REQUIREMENT = Extract every line of the material below word for word, and leave the pictures out of your answer.

MATERIAL SHOWN =
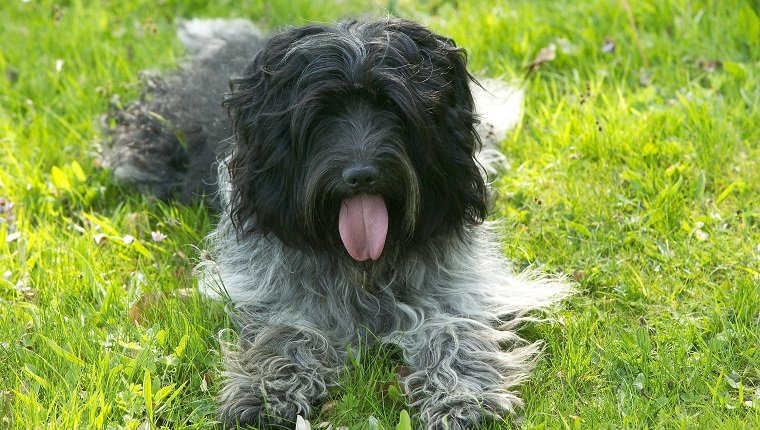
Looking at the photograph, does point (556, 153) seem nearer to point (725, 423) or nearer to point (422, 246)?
point (422, 246)

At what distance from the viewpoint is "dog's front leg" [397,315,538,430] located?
3574 mm

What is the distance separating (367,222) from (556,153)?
196 centimetres

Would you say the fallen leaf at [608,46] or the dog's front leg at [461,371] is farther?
the fallen leaf at [608,46]

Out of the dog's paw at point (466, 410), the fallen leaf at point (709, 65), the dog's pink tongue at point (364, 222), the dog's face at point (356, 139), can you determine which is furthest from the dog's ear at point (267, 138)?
the fallen leaf at point (709, 65)

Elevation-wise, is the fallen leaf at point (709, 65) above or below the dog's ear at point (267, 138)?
below

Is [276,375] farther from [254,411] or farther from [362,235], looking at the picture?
[362,235]

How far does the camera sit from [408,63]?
12.1 ft

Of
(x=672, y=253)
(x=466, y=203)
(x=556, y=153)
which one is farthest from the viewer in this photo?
(x=556, y=153)

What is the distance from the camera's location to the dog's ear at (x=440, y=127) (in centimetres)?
370

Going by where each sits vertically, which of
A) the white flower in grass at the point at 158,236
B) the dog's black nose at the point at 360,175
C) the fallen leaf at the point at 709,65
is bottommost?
the fallen leaf at the point at 709,65

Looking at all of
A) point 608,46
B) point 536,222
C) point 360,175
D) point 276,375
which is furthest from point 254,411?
point 608,46

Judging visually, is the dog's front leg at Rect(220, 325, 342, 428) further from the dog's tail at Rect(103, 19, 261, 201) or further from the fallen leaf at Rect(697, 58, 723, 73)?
the fallen leaf at Rect(697, 58, 723, 73)

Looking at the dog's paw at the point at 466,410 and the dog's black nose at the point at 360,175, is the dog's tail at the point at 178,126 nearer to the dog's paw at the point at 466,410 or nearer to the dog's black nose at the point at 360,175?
the dog's black nose at the point at 360,175

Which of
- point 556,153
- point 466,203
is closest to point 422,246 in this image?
point 466,203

CORRECT OUTPUT =
Looking at the photograph, does point (556, 153) seem nearer to point (725, 423) or nearer to point (422, 246)?
point (422, 246)

At what distance from the viewpoint is "dog's front leg" [397,315,538,430] located?
3574 mm

What is the distance separating (367,222) from (556,153)?
196 centimetres

Would you say the fallen leaf at [608,46] or the dog's front leg at [461,371] is farther?
the fallen leaf at [608,46]

Out of the dog's paw at point (466, 410), the fallen leaf at point (709, 65), the dog's pink tongue at point (364, 222), the dog's face at point (356, 139), can you determine which is furthest from the dog's ear at point (267, 138)?
the fallen leaf at point (709, 65)

Elevation-wise, is the fallen leaf at point (709, 65) above or below the dog's ear at point (267, 138)?
below

Is [276,375] farther from [254,411] or farther from [362,235], looking at the picture?
[362,235]

How far does the camera sit from [408,63]?
12.1 ft

Of
(x=672, y=253)
(x=466, y=203)
(x=556, y=153)
which one is farthest from the viewer in this photo?
(x=556, y=153)

What is the distance from the camera's location to the dog's ear at (x=440, y=127) (in centimetres)?
370

Going by where each sits vertically, which of
A) the white flower in grass at the point at 158,236
B) the dog's black nose at the point at 360,175
C) the fallen leaf at the point at 709,65
is bottommost?
the fallen leaf at the point at 709,65

Looking at all of
A) point 608,46
B) point 536,222
C) point 360,175
D) point 276,375
which is furthest from point 254,411?
point 608,46

Judging visually, is the dog's front leg at Rect(220, 325, 342, 428) further from the dog's tail at Rect(103, 19, 261, 201) or further from the fallen leaf at Rect(697, 58, 723, 73)?
the fallen leaf at Rect(697, 58, 723, 73)

Looking at the dog's paw at the point at 466,410 and the dog's black nose at the point at 360,175, is the dog's tail at the point at 178,126 nearer to the dog's paw at the point at 466,410 or nearer to the dog's black nose at the point at 360,175?
the dog's black nose at the point at 360,175

Which of
- point 556,153
- point 466,203
is closest to point 422,246 in this image?
point 466,203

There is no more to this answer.